The lesson imparted by Newton and Locke and their successors still remains to be carried out and embodied in the subtler inquiries. The bearing upon what constitutes a Mystery, and what constitutes Explanation, or the accounting for appearances, may be expressed thus:—
In the first place, the Understanding can never pass out of its own experience—its acquired knowledge, whether of body or of mind. What we obtain by our various sensibilities to the world about us, and by our self-consciousness, are the foundation, the ABC of everything that we are capable of knowing. We know colours, and we know sound; we know pleasure and pain, and the various emotions of wonder, fear, love, anger. If there be any being endowed with senses different from ours, with that being we can have no communion. If there be any phenomena that escape our limited sensibilities, they transcend the possibility of our knowledge.

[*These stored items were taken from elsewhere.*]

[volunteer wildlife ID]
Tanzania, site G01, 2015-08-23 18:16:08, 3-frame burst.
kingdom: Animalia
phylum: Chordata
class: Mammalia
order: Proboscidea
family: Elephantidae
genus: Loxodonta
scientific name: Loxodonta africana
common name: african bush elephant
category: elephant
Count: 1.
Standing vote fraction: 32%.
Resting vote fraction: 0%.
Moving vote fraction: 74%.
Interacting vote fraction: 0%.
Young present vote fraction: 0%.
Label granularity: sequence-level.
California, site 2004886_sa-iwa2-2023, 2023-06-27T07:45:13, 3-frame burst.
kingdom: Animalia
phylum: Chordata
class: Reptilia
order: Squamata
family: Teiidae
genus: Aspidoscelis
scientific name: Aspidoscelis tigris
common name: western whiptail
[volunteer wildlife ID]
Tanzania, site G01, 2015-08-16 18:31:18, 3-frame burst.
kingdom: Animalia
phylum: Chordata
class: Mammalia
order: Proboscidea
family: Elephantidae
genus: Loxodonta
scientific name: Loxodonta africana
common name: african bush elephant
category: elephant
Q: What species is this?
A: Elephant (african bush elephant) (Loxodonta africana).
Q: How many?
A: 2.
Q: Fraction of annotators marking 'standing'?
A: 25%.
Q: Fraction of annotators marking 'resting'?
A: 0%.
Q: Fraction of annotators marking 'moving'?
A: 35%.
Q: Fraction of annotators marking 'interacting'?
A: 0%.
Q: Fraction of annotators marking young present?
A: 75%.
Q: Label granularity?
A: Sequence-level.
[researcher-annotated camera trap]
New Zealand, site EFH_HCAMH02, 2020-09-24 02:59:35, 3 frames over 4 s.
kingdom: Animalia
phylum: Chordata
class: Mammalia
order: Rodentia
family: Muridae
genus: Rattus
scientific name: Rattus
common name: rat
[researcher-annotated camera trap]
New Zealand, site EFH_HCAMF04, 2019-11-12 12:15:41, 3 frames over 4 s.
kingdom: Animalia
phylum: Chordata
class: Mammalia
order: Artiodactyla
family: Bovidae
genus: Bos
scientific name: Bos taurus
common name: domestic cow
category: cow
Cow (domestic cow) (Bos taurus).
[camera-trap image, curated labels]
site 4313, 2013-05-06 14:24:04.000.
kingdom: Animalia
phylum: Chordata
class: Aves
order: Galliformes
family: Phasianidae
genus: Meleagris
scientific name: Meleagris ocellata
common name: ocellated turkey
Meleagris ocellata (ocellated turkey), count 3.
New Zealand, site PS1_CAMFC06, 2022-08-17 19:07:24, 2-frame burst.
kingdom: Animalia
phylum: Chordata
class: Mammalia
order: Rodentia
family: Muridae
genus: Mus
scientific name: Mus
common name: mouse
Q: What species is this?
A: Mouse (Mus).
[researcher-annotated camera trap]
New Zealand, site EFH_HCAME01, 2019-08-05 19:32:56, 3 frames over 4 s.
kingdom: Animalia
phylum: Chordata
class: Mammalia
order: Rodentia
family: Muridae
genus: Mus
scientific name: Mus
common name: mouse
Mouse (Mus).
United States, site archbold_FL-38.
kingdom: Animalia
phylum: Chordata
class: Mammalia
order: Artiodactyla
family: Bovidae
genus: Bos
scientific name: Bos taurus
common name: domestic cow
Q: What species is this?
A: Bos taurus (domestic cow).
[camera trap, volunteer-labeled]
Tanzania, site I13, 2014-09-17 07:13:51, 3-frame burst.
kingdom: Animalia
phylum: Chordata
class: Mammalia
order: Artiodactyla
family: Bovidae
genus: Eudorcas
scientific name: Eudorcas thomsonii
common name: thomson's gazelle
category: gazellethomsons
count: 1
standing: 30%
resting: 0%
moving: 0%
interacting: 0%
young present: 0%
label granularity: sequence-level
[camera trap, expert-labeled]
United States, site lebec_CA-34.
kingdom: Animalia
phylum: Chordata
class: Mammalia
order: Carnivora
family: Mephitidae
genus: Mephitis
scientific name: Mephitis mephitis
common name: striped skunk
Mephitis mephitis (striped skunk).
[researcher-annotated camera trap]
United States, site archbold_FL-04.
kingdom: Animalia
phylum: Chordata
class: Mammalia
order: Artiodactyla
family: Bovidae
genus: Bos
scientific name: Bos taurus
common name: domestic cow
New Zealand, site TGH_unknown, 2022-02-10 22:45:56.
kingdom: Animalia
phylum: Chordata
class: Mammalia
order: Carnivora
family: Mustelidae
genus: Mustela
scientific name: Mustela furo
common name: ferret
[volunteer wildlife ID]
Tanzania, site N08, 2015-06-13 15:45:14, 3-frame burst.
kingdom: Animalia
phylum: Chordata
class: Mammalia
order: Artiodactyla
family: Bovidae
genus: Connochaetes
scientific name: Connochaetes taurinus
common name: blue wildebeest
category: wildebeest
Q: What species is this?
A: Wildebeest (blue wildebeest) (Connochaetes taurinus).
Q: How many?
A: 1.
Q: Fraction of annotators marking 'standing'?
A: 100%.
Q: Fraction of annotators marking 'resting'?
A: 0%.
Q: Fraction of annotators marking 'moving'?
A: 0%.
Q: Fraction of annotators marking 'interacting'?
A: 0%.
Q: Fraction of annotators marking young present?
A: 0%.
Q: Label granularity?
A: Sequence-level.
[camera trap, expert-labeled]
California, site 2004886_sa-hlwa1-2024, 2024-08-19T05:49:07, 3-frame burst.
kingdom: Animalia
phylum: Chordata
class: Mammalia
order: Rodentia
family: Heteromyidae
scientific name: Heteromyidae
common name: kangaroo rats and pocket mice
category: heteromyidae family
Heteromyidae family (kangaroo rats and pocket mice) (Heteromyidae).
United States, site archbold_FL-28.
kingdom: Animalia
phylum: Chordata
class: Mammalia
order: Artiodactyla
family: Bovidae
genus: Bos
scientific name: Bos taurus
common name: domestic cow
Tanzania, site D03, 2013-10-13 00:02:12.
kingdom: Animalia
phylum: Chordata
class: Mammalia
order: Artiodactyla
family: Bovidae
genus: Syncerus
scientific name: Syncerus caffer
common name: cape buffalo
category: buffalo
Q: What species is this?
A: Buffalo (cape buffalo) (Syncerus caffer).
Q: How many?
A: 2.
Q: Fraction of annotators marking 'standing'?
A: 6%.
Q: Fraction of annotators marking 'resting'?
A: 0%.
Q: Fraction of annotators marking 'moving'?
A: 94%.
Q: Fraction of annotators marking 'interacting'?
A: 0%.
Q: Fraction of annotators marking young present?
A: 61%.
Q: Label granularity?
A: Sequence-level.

It is necessary, however, to take account of the combining or constructive aptitudes of the mind. We can go a certain length in putting together our alphabet of sensation and experience into many various compounds. We can imagine a paradise or a pandemonium; but only as made up of our own knowledge of things good and evil. The limits of this constructive power are soon reached. We are baffled to enter into the feelings of our own kindred, when they are far removed in character and circumstances from ourselves. The youth at twenty cannot approximate to the feelings of men of middle age. The healthy are unable to comprehend the life of the invalid.
[TIME AND SPACE RELATIVE TO OUR FACULTIES.]
To come to the practical applications. The great leading notions called Time and Space are known to us only under the conditions of our own sensibility. Time is made known by all our actions, all our senses, all our feelings, and by the succession of our thoughts; it is experienced as a continuance and a repetition of movement, sight, sound, fear, or any other state of feeling, or of thinking. One motion or sensation is continued longer than another; or it is more frequently repeated after intermission, giving the numerical estimate of time, as in the beats of the pendulum. In these ways we form estimates of seconds, minutes, hours, days. And our constructive faculty can be brought into play to conceive the larger tracts of duration—a century, or a hundred centuries. Nay, by our arithmetical powers we can put down in cipher, or conceive symbolically (which is the meagrest of all conceptions) millions of millions of centuries; these being after all but compounds of our alphabet of enduring or repeated sensations and thoughts. We can suppose this arithmetical process to operate upon past duration or upon future duration, and there is no limit to the numbers that we can write down. But there is one thing that we cannot do; we cannot fix upon a point when Time or succession began, or upon a point when it will cease.